Page extract >>
= Beginning of Section =

Capitol Vein Blog

Monday, January 23, 2012

WARNING: Higher Risk of Blood Clots While Flying For Varicose Vein Sufferers

The Washington Post recently published a dramatic piece about an air traveler who developed leg swelling, pain and shortness of breath after long trans-ocean flight. His emergency room diagnosis? Deep Vein Thrombosis (DVT), or blood clots - and they were life threatening.

It is well known that prolonged inactivity can predispose even healthy legs to poor flow in the veins, leading to clots. Sitting in a cramped coach class seat for hours compounds the problem. When patients have varicose veins, this risk of clotting is increased even further, as the flow in the large skin veins is sluggish and often in a reverse direction. 

That is why treatment of varicose veins is medically indicated when they cause symptoms such as leg aches, swelling, fatigue, and restless legs. Treatment is recognized by medical insurers as medically necessary, not cosmetic. The procedures are all office-based and performed under local anesthesia, with immediate recovery. VNUS Closure, ClariVein and phlebectomy are common procedures.

To help reduce risk when flying, be sure to get up and walk the aisle every few hours, use support hose to encourage normal vein flow, and be aware that leg swelling or pain after your travel may indicate the need for medical evaluation and ultrasound to ensure you do not have a blood clot.

= End of Section =

Data under study >>

= Beginning of Section =

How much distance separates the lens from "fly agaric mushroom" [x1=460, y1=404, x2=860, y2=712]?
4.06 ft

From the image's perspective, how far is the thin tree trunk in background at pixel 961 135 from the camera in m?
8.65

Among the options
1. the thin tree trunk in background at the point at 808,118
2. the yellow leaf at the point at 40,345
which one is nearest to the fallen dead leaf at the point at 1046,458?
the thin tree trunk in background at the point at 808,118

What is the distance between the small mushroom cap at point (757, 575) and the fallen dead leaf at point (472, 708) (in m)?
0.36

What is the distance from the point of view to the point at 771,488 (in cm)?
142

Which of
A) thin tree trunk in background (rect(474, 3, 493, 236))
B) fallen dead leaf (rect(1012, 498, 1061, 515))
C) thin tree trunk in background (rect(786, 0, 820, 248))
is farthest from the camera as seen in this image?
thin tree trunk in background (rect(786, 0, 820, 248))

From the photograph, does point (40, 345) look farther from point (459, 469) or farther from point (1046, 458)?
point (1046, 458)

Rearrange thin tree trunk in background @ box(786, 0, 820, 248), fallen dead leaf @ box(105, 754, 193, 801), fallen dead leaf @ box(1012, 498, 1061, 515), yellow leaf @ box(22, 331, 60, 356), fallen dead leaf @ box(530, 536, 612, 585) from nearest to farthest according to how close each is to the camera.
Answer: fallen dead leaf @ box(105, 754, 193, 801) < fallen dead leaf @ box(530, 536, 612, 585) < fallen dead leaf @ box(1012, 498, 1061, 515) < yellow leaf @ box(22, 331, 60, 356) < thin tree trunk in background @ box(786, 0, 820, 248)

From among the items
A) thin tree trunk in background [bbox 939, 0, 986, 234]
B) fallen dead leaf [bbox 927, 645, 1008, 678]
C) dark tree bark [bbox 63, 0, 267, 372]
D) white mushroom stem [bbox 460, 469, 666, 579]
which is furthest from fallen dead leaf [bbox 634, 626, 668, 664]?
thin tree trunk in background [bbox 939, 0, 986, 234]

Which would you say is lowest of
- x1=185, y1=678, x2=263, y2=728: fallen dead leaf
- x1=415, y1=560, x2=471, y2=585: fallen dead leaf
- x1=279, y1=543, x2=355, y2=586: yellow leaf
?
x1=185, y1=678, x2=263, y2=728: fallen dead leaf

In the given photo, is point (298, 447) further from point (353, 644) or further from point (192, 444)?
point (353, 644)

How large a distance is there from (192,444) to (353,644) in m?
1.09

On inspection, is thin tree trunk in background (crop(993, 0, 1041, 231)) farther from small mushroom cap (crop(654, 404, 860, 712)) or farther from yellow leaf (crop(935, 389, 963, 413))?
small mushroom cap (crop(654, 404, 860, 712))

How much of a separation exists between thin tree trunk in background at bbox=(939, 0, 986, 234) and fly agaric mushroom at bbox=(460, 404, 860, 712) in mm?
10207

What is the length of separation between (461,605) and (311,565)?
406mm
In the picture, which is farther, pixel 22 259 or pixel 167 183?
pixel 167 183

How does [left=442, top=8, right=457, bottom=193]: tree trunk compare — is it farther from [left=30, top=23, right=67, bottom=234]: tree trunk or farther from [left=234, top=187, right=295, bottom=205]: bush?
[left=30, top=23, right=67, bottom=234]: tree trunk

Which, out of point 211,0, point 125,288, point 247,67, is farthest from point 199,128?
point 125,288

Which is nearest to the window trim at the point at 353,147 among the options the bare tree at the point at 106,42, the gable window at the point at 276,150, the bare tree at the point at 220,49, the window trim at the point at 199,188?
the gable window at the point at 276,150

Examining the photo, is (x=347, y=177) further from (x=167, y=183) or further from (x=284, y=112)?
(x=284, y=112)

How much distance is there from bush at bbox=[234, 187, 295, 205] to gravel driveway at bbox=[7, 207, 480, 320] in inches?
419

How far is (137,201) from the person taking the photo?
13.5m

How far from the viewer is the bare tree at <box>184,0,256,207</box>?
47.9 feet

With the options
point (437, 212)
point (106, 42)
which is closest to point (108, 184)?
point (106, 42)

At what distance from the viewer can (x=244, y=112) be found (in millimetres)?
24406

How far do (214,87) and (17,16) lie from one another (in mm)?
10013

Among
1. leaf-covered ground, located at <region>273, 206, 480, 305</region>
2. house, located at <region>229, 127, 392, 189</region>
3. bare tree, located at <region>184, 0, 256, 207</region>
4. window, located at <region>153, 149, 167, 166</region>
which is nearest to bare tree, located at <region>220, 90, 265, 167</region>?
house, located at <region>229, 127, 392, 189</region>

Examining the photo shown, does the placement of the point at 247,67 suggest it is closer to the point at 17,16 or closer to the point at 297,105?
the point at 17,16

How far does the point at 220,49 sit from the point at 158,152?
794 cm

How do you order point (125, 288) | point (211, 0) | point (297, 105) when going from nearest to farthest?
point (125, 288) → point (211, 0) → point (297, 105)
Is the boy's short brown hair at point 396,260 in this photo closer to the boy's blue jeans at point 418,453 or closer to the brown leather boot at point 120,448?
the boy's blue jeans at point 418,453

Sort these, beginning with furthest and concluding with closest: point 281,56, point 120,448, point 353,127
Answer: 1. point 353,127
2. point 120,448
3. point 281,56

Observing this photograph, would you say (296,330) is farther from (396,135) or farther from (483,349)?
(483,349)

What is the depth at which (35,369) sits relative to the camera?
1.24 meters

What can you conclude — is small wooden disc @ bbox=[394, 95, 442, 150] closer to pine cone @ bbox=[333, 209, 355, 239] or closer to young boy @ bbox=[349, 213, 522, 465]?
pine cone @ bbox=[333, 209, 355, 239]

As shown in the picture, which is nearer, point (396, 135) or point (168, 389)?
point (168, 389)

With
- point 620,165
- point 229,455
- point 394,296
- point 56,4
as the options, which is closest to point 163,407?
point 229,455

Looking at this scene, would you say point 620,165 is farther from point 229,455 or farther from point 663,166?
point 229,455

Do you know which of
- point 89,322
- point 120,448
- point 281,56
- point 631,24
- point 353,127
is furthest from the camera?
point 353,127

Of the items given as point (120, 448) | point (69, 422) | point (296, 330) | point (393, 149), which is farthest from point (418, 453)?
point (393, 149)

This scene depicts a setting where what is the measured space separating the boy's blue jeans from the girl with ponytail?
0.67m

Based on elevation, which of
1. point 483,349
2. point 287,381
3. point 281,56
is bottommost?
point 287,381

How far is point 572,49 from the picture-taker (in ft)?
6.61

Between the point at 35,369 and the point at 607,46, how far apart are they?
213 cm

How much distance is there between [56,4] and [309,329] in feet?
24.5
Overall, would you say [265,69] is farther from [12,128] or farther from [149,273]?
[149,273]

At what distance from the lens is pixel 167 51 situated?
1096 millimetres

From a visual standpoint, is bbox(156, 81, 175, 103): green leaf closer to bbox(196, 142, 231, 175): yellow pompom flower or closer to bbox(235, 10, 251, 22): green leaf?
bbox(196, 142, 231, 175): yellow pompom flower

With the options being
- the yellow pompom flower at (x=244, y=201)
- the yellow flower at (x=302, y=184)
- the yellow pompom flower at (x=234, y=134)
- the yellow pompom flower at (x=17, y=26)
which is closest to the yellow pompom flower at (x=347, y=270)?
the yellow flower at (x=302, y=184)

= End of Section =

Tasks to carry out >>
1. Which three procedures does the blog post on varicose veins and air travel name as common treatments?
2. Continue the blog post on varicose veins and air travel from its last sentence.

Answers to the problems >>
1. VNUS Closure, ClariVein and phlebectomy.

2.
If you have questions or concerns about your varicose veins, feel free to visit our website for more information. Better yet, schedule an evaluation by Dr. Rosenberg or Dr. McNeill at any of the four offices in Maryland, Virginia or West Virginia.

2 comments :

Vascularcme said...

Having a venous ultrasound for people who have the symptoms of DVT is essential, however as you know Dr. Rosenberg all ultrasounds are not equal.

Dr. Rosenberg said...

Thanks for the comment. Agree about the vascular ultrasounds which is why having a credentialed RVT perform the test is critical. Many vein offices use a general ultrasonographer who despite best efforts, is usually not adept at studying the nuances of venous insufficiency or blood clots.